A good cry

That’s what I could use right now. But I can’t seem to manage it. Yet.

I’m part way there. I can get a cry started. But then some inner mechanism of the mind shuts it down again almost immediately.

And there goes the waterworks.

I can feel that whatever it is that shuts things down is doing so as some kind of defensive control method. Like some deep part of me reacts to my crying like it is some kind of attack, or maybe more like a containment failure, and swings into emergency mode to plug things back up again.

Which sucks. I am very, very sick of being a victim of male emotional constipation. I have a hell of a lot of emotion that needs to come out pronto before it causes some kind of internal meltdown.. or manifests itself as psychosomatic illness.

Look, there was only so many times I could use the word “psychosomatic” without posting this.

Expressing emotions is like using the bathroom – you’re a fool to think you can avoid doing it forever, and if you don’t do it in a controlled and regular way, you will end up doing it in an out of control and very bad way, and definitely not at a time and place of your choosing, either.

Hence guys who would rather beat their kids than cry,

Come to think of it, my father clearly needed a good long cry to help him get over all the evil shit his satanic father did to him.
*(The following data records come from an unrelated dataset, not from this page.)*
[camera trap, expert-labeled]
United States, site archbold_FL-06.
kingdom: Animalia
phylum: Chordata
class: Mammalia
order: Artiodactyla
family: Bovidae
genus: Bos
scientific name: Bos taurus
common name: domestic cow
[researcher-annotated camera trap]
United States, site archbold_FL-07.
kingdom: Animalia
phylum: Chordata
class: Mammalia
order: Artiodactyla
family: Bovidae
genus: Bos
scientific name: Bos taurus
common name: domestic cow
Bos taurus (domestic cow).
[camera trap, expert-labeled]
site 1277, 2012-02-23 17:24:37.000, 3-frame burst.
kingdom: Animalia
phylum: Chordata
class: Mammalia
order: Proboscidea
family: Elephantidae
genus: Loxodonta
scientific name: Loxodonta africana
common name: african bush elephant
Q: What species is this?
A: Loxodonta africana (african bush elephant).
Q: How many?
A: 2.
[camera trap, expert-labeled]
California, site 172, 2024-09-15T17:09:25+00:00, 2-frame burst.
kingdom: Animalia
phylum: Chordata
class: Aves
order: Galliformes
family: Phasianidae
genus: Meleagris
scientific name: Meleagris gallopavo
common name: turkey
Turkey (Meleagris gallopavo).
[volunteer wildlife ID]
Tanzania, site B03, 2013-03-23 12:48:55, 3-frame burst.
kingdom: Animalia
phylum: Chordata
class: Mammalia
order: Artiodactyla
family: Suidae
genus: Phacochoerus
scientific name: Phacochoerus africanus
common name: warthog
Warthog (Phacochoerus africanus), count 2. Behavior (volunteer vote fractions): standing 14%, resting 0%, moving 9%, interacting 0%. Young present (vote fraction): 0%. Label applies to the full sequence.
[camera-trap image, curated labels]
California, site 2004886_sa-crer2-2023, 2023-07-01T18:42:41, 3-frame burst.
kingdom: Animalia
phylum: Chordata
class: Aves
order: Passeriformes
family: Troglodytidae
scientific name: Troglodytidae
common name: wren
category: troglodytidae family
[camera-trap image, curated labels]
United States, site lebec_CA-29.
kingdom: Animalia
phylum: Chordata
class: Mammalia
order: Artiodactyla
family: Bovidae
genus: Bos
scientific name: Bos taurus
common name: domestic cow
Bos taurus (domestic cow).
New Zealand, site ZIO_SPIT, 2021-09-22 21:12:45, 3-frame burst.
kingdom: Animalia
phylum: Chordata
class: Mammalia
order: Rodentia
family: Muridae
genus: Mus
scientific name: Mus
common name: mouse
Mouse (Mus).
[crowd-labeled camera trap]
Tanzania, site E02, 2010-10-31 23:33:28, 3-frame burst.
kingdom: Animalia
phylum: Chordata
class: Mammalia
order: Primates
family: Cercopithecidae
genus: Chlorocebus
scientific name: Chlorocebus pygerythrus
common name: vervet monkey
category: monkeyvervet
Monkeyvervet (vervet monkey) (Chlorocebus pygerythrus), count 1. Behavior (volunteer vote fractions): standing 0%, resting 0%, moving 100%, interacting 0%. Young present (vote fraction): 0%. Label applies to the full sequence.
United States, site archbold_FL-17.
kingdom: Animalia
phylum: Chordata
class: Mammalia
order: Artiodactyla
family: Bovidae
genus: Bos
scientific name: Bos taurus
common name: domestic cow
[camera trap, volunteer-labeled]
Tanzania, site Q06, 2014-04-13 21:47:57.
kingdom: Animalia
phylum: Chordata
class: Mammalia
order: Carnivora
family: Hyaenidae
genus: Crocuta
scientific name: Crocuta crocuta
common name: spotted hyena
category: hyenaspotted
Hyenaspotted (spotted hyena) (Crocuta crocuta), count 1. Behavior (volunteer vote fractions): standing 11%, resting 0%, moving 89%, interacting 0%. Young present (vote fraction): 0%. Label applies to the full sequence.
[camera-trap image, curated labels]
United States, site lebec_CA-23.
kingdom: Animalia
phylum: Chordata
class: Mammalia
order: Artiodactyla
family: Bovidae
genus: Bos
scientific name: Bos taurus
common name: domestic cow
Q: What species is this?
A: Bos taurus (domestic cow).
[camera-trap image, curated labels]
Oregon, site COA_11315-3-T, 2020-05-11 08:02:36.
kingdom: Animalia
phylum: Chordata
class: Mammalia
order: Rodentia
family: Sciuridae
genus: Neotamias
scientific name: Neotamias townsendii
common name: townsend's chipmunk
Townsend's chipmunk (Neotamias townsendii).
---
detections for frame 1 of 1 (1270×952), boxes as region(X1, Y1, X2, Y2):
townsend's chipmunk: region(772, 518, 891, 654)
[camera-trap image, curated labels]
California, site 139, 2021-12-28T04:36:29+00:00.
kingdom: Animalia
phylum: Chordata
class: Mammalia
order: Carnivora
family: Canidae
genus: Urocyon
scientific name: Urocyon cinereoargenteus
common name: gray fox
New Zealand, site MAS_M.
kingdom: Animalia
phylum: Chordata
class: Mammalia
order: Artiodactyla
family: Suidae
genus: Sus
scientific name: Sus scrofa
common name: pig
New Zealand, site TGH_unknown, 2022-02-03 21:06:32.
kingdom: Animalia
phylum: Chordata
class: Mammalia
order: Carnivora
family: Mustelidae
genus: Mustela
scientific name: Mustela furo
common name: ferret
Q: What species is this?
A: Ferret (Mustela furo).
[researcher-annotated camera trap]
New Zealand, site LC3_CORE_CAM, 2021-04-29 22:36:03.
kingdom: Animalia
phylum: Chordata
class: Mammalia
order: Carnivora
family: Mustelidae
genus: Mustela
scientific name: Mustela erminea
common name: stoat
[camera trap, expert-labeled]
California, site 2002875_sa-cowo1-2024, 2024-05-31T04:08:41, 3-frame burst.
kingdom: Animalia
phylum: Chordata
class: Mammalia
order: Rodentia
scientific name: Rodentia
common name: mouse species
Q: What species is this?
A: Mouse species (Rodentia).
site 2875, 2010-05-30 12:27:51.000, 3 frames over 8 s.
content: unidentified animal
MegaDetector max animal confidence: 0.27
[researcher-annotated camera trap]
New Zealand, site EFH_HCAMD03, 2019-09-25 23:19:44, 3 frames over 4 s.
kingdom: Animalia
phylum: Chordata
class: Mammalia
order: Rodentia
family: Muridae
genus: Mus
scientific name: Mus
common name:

Not to mention the crap he took from his boss Ian.

But he took it out on us instead.

Jesus, it’s like Ian abused us by proxy.

Anyhow, once more I feel the need to communicate with my deeper self only to be reminded that for me, that’s a long distance call.

And there’s sunspots jamming the signal.

Turns out that the higher you grow, the less you know. That’s why people much stupider than me often appear to have great wisdombecause they are much closer to their deeper minds and are far more accustomed to listening to their instincts and acting on their emotions and “following their heart” than I am.

Because they have no choice. They don’t have all this mental hardware to rely on.

But lucky me, I do.

Women have a head start too. They aren’t socialized to keep their guard up at all times because if you don’t, someone will use your “weakness” to hurt you.

Boy I hope us Gen X types are the last generation to have that poison in our veins. Now THAT I will freely label as “toxic masculinity”.

There are so many of us men in the world, especially in British derived cultures, whose psychological torment could be ended by a really good cry.

And I am sure that I am one of them. I might be somewhat more enlightened about the subject than a lot of dudes but that doesn’t mean I am any less emotionally bunged up.

I just express myself better.

More after the break.


Learning to feel

It ain’t easy.

All my instincts are wrong. The deeper I probe, the more I realize how much being this painfully bright has cost me.

And all to maintain “clarity”. And staying “in control”. For fuck’s sake.

To keep these analytic tools of mine razor sharp, I have sidelined almost every emotion in favour of keeping my world utterly cerebral.

And Heaven forbid that I should do anything purely out of emotion. Oh no. That would mean being out of control and we can’t have that.

Better to be so numb as to be half out of my mind all the time. Apparently.

Like I keep saying (repeat until believed), I want to live. I want to feel. I want to be a real person and not this shambling half-real wreck of a potential human being.

I mean, intellectually, I know it’s my world that isn’t real to me, not vice versa. But that’s not how it feels to me. I feel hollow and empty and insubstantial, like the shadow of a ghost, and I can’t feel my world.

And when you really think about it, being a ghost in the real world is a lot less scary than being real in a ghost world.

At least then, most of your world is real.

Amounts to the same thing anyhow, at least subjectively.

The only path to resurrection (assuming I was ever alive to begin with) is to carve through all this dead or dormant flesh to get to the still-living core underneath and let that be the green shoots that lead to a whole new tree.

A living tree, where the sap runs and the dew falls and dead leaves give way to living green growth that stretches toward the sunlight, eager for its warmth and lght.

And its love. God do I need love. Lord knows I can’t feel my own.

I’ve always been on the outside looking in. Even within my own family, I always felt like I was not really allowed to be there.

They just put up with me out of pity.

In many ways, I was a family of one. There were my parents, my siblings, and me, the uninvited tagalong that was never allowed to relax and fit in and feel like he belonged.

Because he didn’t. They made that clear.

My parents had no time for me. After all, they had full time jobs and three growing kids to raise. They had no time to spare for unwanted surplus progeny.

I would have to survive on whatever morsels of attention and validation fell from the table of my betters like a church mouse living on communion crumbs.

Looking back, I am starting to see my whole childhood as one constant low grade panic attack, at least when other people were around.

It’s like I was always afraid of being told to fuck off and go away. Even with family.

I don’t remember that ever happening.

But that was the vibe I got.

I will talk to you nice people again tomorrow.